» How to complete this task: Copy out the text of each record word for word, leaving out the pictures.

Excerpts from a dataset
================================

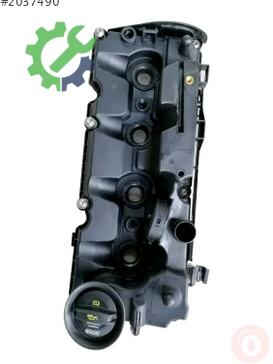 Audi A3 Külbütör Kapağı 04L103469A çıkma parça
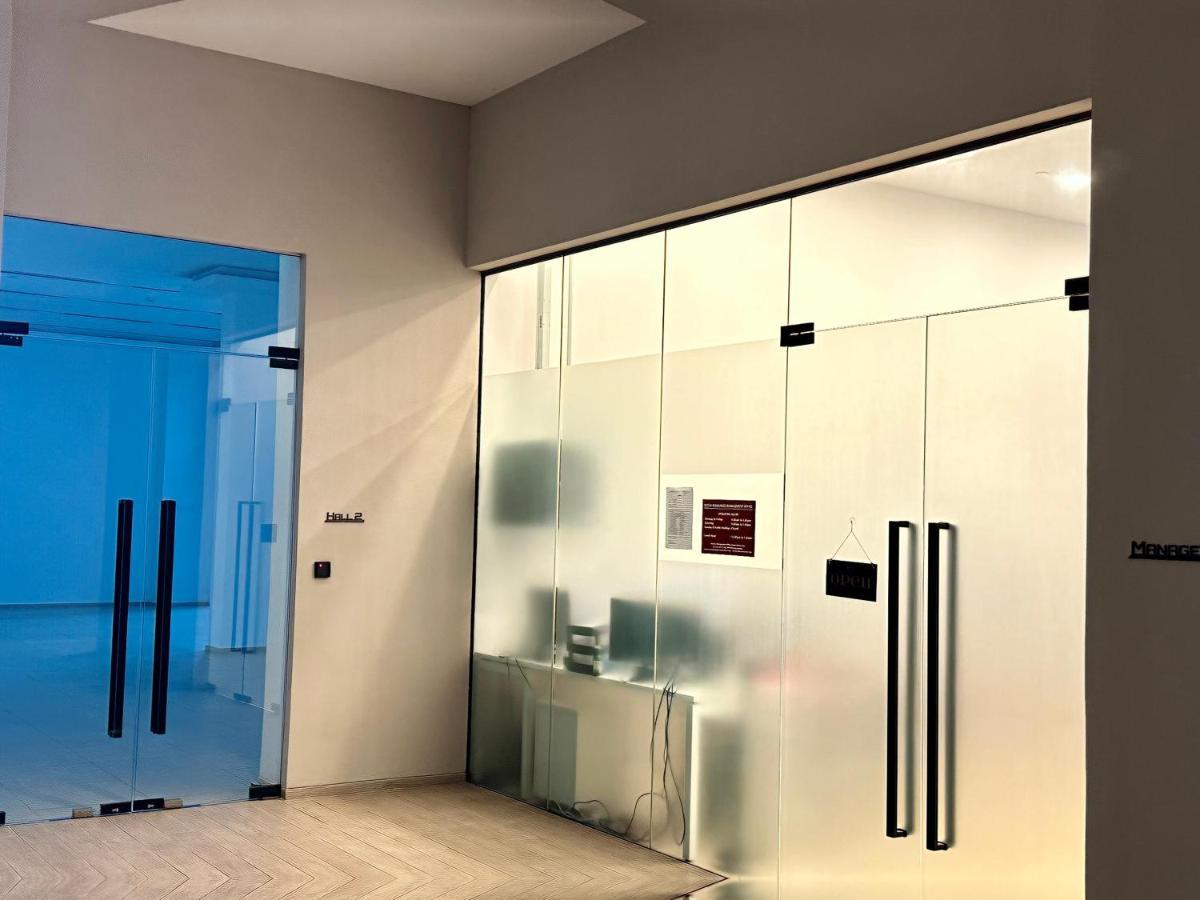 كوالالمبور Crystal Suites At Eaton, Klcc المظهر الخارجي الصورة
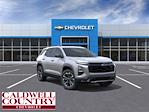 New 2026 Chevrolet Equinox RS SUV for sale #185473 - photo 1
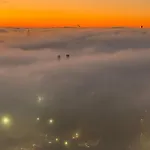 100m2 Luxury Skyscraper With Amazing View Over * Helsinki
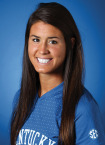 Olivia Jester - Women's Soccer - University of Kentucky Athletics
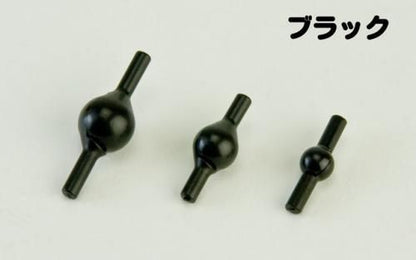 オビツ製作所 オビ球★汎用性の高い球体関節【新品★未開封品】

================================

» Finished task:
 Audi A3 Külbütör Kapağı 04L103469A çıkma parça
 كوالالمبور Crystal Suites At Eaton, Klcc المظهر الخارجي الصورة
 New 2026 Chevrolet Equinox RS SUV for sale #185473 - photo 1
 100m2 Luxury Skyscraper With Amazing View Over * Helsinki
 Olivia Jester - Women's Soccer - University of Kentucky Athletics
 オビツ製作所 オビ球★汎用性の高い球体関節【新品★未開封品】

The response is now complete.